I use faxmicro and love it. Gets sent to my email for $10 a month not bad. You can receive unlimited faxes but have to pay to fax. The only thing i dont like about a efax is if you want to fax something that you have in your hands an not on your computer you have to scan it and then upload it to fax it.


----------



## J F (Dec 3, 2005)

I've used this service for the past year with no problems. I think it was $90 something a year with a certain # of outgoing faxes allowed, which hasn't been a problem as email is used mostly.

http://www.maxemail.com/


----------



## Aggie67 (Aug 28, 2008)

Send2fax.com has worked well for me for the last couple of years.


----------



## Solrac (Jun 9, 2007)

currently using myfax as well... It's pretty much awesome.. you don't have to worry about paper jams, ink drying up, paper running out, or having to be at the office to look at the fax..


----------



## thesidingpro (Jun 7, 2007)

I use my fax and it's the best 10.00 I spend each month. No paper or machine to maintain. 

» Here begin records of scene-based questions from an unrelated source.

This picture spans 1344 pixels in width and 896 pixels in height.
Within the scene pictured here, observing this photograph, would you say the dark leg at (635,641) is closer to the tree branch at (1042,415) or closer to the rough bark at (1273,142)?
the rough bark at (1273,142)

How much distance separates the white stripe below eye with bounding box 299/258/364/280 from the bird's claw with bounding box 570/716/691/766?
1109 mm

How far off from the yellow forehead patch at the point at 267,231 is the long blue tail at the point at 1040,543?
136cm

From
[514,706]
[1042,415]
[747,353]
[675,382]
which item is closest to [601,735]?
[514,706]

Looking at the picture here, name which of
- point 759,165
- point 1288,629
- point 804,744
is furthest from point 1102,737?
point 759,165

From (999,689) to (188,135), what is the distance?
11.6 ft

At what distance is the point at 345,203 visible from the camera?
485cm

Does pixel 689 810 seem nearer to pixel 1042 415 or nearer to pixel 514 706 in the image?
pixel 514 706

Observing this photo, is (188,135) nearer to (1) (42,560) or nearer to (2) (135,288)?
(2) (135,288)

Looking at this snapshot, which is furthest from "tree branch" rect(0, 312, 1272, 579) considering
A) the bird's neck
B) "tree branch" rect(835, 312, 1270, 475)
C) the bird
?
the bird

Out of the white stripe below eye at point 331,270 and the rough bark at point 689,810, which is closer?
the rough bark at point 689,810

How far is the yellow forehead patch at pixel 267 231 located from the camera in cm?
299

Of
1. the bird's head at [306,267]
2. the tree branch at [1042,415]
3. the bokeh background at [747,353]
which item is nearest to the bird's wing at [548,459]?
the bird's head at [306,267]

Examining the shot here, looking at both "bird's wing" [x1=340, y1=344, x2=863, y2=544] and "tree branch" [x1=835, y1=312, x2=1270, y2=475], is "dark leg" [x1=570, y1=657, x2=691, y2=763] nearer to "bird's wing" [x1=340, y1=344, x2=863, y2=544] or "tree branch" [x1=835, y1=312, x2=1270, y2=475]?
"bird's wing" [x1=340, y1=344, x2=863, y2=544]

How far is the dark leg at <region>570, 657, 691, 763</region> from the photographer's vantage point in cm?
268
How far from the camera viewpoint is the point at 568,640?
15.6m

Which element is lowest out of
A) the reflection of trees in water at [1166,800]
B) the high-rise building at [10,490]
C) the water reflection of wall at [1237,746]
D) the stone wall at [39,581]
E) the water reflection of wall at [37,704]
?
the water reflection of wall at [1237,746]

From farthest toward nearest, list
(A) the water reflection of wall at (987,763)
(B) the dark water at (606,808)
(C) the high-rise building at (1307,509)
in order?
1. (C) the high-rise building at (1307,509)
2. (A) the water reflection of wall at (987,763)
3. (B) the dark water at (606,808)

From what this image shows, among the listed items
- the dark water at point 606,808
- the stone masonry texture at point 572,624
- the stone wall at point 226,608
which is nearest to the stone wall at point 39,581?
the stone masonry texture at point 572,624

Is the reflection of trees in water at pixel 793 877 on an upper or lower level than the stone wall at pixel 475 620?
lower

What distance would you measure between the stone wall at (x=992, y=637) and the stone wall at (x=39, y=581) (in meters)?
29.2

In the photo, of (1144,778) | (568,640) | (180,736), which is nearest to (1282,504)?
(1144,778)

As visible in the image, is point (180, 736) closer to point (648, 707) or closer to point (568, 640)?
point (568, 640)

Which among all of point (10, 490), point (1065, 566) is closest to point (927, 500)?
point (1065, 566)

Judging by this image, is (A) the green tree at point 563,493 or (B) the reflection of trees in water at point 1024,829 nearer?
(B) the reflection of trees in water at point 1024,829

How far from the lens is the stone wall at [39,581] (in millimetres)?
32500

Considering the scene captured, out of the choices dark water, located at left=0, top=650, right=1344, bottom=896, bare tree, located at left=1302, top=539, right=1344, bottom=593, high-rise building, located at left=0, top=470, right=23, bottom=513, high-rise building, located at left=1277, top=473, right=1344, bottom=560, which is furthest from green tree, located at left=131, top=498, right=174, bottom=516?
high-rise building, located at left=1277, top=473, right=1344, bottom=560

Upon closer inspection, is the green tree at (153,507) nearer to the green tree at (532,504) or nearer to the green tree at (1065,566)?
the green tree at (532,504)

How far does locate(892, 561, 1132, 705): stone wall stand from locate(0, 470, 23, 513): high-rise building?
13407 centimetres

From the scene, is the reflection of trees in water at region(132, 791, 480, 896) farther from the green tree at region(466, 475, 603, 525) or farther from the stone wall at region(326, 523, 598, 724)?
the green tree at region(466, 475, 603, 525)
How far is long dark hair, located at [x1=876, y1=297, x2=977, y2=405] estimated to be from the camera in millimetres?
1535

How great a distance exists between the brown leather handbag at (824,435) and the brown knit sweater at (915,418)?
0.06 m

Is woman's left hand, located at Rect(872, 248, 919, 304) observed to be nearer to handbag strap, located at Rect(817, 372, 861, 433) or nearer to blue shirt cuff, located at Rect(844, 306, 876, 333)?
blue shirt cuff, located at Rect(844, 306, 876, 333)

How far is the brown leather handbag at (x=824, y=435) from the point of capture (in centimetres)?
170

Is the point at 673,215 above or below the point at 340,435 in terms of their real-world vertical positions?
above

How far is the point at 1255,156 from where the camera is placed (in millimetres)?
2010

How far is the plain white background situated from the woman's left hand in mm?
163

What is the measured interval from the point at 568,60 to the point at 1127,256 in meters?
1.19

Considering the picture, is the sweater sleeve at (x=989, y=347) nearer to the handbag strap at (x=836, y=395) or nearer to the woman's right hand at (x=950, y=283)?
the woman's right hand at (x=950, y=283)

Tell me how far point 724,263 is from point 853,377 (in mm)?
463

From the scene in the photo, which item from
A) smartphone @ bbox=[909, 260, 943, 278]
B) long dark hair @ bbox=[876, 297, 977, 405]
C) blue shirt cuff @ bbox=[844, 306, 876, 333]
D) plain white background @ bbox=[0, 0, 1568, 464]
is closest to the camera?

I get faxes on my iphone which helps when on the road needing pricing etc.


----------



## MOTB (May 13, 2009)

*We use MyFax and interface it to our software*

We looked at numerous companies and selected MyFax as our partner (http://www.myonlinetoolbox.com/CorporateInfo/Partners.aspx). The reason we like it is that is was very easy for us to interface our software for estimating, purchasing and invoicing into their service without our users even knowing it exists. For example, assume a contractor wants to fax a work order to a subcontractor (becuase they are not using the Internet yet). We bring up a window that allows them to print, email or fax. If they choose fax, then the data is converted to the MyFax platform and a fax is sent to the subcontractor without the contractor getting up to go fax using the fax machine. 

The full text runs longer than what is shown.